Autocompleter For Hue

Kevin Feasel

2016-09-06

Hadoop

The Hue team shows off their new SQL editor’s autocomplete capabilities:

We’ve fine-tuned the live autocompletion for a better experience and we’ve introduced some options under the editor settings where you can turn off live autocompletion or disable the autocompleter altogether (if you’re adventurous). To access these settings open the editor and focus on the code area, press CTRL + , (or on Mac CMD + ,) and the settings will appear.

The autocompleter talks to the backend to get data for tables and databases etc. by default it will timeout after 5 seconds but once it has been fetched it’s cached for the next time around. The timeout can be adjusted in the Hue server configuration.

I haven’t used Hue in a while, but that’s a nice feature.  Just don’t use ANSI-89 syntax like in that first example…

Deploying SSDT Scripts

Richie Lee has concerns with database deployments:

At any rate, the script is generated and maybe reviewed….. so then what? In SSDT there is no way to create and deploy script in one step; they are two distinct steps. And even if they were one step, this would still not resolve the issue that troubles me. So what is this issue?

The issue is that by creating a script, and then running the deploy, you cannot be sure that the database is in the exact same state that it was when the initial script was generated. If you don’t already know, SSDT runs a deploy entirely in memory, so as mentioned there is no script created. You have to explicitly create the script as part of the process. Or, if you have already created one, you have to re-create the script.

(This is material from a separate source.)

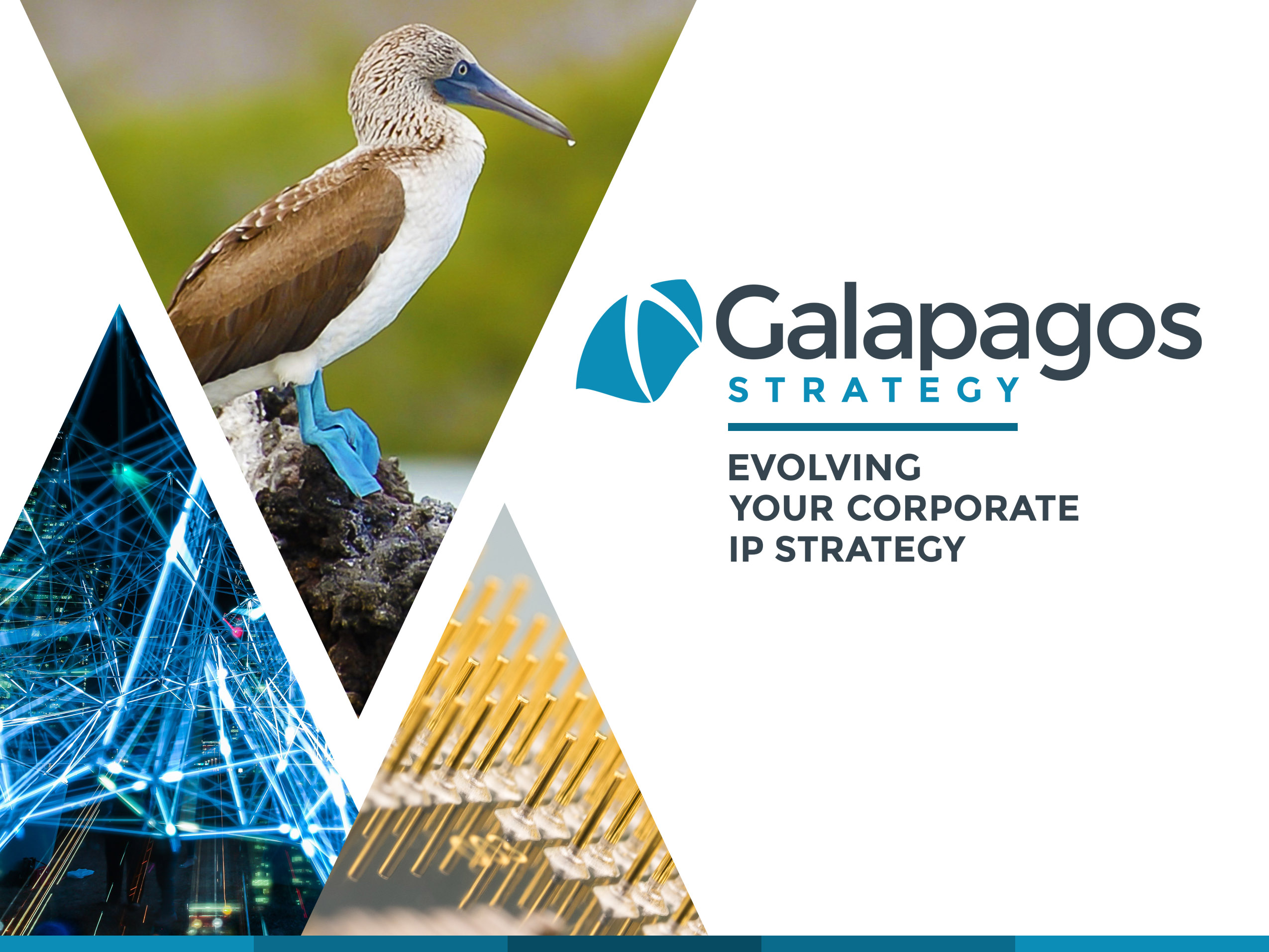 Galapagos Strategy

I’m on the fence here.  In simpler environments, I think Richie has a good point.  But in a complex environment, I wouldn’t even use auto-generated deployment scripts; when you’re changing hundreds of database objects (including adding and modifying columns, backfilling data, modifying indexes, etc.), that automated deployment script is almost guaranteed to fail.  And if it does fail, it could leave you in a state of irreparable harm.

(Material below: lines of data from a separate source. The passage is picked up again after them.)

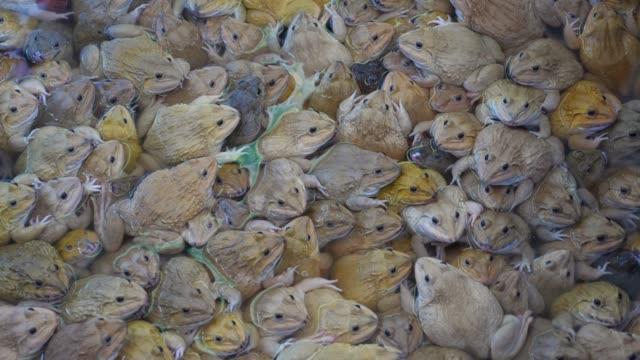 gruppe der frösche - large group of animals stock-videos und b-roll-filmmaterial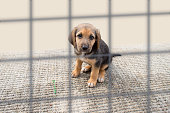 sad dog in a cage at the pound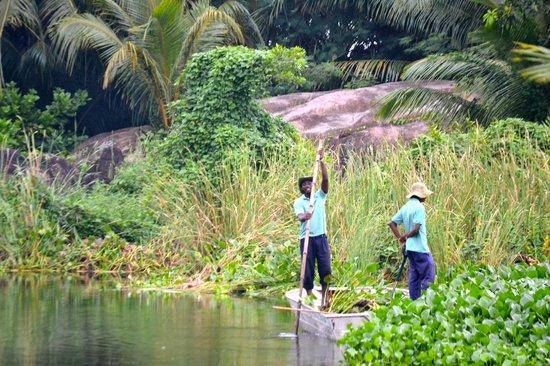 Kempinski Seychelles Resort: Hotel gardens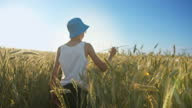 istock funny boy in a hat playing with airplane in wheat field, boy dreams of being a pilot 1284806136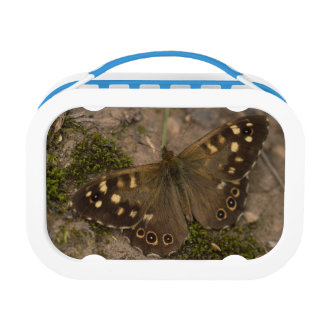 Speckled Wood Butterfly Lunch Box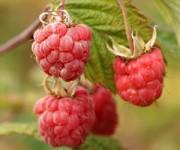 Dam sezonową pracę w Anglii zbiory truskawek i malin bez języka od zaraz Kent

Regular Expressions Against Large Data Sets

Liz Bennett explains types of regular expressions which do not scale:

With recursive backtracking based regex engines, it is possible to craft regular expressions that match in exponential time with respect to the length of the input, whereas the Thompson NFA algorithm will always match in linear time. As the name would imply, the slower performance of the recursive backtracking algorithm is caused by the backtracking involved in processing input. This backtracking has serious consequences when working with regexes at a high scale because an inefficient regex can take orders of magnitude longer to match than an efficient regex. The standard regex engines in most modern languages, such as Java, Python, Perl, PHP, and JavaScript, use this recursive backtracking algorithm, so almost any modern solution involving regexes will be vulnerable to poorly performing regexes. Fortunately, though, in almost all cases, an inefficient regex can be optimized to be an efficient regex, potentially resulting in enormous savings in terms of CPU cycles.

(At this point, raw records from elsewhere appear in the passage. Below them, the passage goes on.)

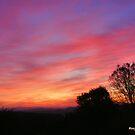 Sunrise  by NancyC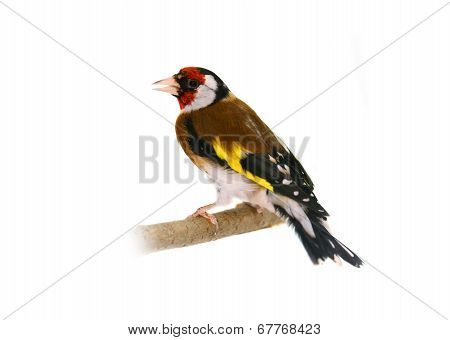 European goldfinch on white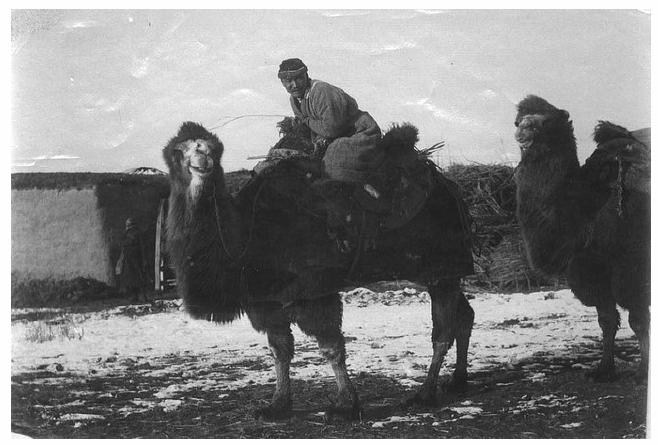 Sven Hedin - expédition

There’s a significant performance difference, so if you work frequently with regular expressions, check this out.

HBase Performance Tips

Ashish Thapliyal has nine tips for optimizing HBase performance:

Does your RowKey’s looks like 1,2,3…….. or 00000001, 00000002, 00000003, or do you have Row Key that starts with date-time (starting with the year)? If you answered yes, bad news is that HBase will not scale for you, you have so many options to improve the HBase performance but there is nothing that will compensate for the bad rowkey design.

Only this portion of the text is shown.